▶ Problem statement: Transcribe all of the records exactly, leaving every line as it is.

▶ Dataset extract:
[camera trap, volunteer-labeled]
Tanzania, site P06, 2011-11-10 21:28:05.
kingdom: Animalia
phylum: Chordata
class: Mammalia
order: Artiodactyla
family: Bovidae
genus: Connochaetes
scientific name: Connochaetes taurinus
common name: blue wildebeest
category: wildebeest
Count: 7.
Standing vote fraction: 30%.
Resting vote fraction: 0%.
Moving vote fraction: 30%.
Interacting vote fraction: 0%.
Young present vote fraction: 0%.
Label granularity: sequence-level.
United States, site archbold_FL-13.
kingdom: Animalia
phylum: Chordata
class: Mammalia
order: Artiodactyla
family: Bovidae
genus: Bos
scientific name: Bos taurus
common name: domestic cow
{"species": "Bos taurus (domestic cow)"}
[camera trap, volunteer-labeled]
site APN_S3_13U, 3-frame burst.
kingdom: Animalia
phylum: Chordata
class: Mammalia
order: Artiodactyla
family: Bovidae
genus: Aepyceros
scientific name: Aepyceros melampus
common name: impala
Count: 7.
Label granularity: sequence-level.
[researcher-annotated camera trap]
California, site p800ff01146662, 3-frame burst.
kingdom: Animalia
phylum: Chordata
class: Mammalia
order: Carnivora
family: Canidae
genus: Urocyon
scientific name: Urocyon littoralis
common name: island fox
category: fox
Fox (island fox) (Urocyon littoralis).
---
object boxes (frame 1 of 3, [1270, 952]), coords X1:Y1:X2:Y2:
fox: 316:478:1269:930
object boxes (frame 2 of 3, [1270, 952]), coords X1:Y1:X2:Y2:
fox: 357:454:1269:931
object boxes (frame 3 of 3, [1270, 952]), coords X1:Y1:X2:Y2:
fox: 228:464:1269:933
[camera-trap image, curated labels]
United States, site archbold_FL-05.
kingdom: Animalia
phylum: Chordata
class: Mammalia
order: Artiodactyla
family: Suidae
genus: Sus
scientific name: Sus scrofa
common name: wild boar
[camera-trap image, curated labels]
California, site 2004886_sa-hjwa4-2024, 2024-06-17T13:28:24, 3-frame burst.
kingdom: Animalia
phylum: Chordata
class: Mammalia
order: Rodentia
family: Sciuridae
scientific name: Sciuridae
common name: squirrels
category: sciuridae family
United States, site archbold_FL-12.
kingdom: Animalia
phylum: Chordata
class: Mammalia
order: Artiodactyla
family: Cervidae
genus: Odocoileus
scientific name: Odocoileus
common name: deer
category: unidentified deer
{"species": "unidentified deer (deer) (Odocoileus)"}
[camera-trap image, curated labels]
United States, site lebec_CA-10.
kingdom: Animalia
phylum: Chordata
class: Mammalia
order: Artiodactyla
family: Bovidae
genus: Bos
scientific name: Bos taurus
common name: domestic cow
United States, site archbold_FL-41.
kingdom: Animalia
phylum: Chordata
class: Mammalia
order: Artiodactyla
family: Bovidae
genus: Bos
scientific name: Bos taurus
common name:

▶ Answer area:
[camera trap, volunteer-labeled]
Tanzania, site P06, 2011-11-10 21:28:05.
kingdom: Animalia
phylum: Chordata
class: Mammalia
order: Artiodactyla
family: Bovidae
genus: Connochaetes
scientific name: Connochaetes taurinus
common name: blue wildebeest
category: wildebeest
Count: 7.
Standing vote fraction: 30%.
Resting vote fraction: 0%.
Moving vote fraction: 30%.
Interacting vote fraction: 0%.
Young present vote fraction: 0%.
Label granularity: sequence-level.
United States, site archbold_FL-13.
kingdom: Animalia
phylum: Chordata
class: Mammalia
order: Artiodactyla
family: Bovidae
genus: Bos
scientific name: Bos taurus
common name: domestic cow
{"species": "Bos taurus (domestic cow)"}
[camera trap, volunteer-labeled]
site APN_S3_13U, 3-frame burst.
kingdom: Animalia
phylum: Chordata
class: Mammalia
order: Artiodactyla
family: Bovidae
genus: Aepyceros
scientific name: Aepyceros melampus
common name: impala
Count: 7.
Label granularity: sequence-level.
[researcher-annotated camera trap]
California, site p800ff01146662, 3-frame burst.
kingdom: Animalia
phylum: Chordata
class: Mammalia
order: Carnivora
family: Canidae
genus: Urocyon
scientific name: Urocyon littoralis
common name: island fox
category: fox
Fox (island fox) (Urocyon littoralis).
---
object boxes (frame 1 of 3, [1270, 952]), coords X1:Y1:X2:Y2:
fox: 316:478:1269:930
object boxes (frame 2 of 3, [1270, 952]), coords X1:Y1:X2:Y2:
fox: 357:454:1269:931
object boxes (frame 3 of 3, [1270, 952]), coords X1:Y1:X2:Y2:
fox: 228:464:1269:933
[camera-trap image, curated labels]
United States, site archbold_FL-05.
kingdom: Animalia
phylum: Chordata
class: Mammalia
order: Artiodactyla
family: Suidae
genus: Sus
scientific name: Sus scrofa
common name: wild boar
[camera-trap image, curated labels]
California, site 2004886_sa-hjwa4-2024, 2024-06-17T13:28:24, 3-frame burst.
kingdom: Animalia
phylum: Chordata
class: Mammalia
order: Rodentia
family: Sciuridae
scientific name: Sciuridae
common name: squirrels
category: sciuridae family
United States, site archbold_FL-12.
kingdom: Animalia
phylum: Chordata
class: Mammalia
order: Artiodactyla
family: Cervidae
genus: Odocoileus
scientific name: Odocoileus
common name: deer
category: unidentified deer
{"species": "unidentified deer (deer) (Odocoileus)"}
[camera-trap image, curated labels]
United States, site lebec_CA-10.
kingdom: Animalia
phylum: Chordata
class: Mammalia
order: Artiodactyla
family: Bovidae
genus: Bos
scientific name: Bos taurus
common name: domestic cow
United States, site archbold_FL-41.
kingdom: Animalia
phylum: Chordata
class: Mammalia
order: Artiodactyla
family: Bovidae
genus: Bos
scientific name: Bos taurus
common name:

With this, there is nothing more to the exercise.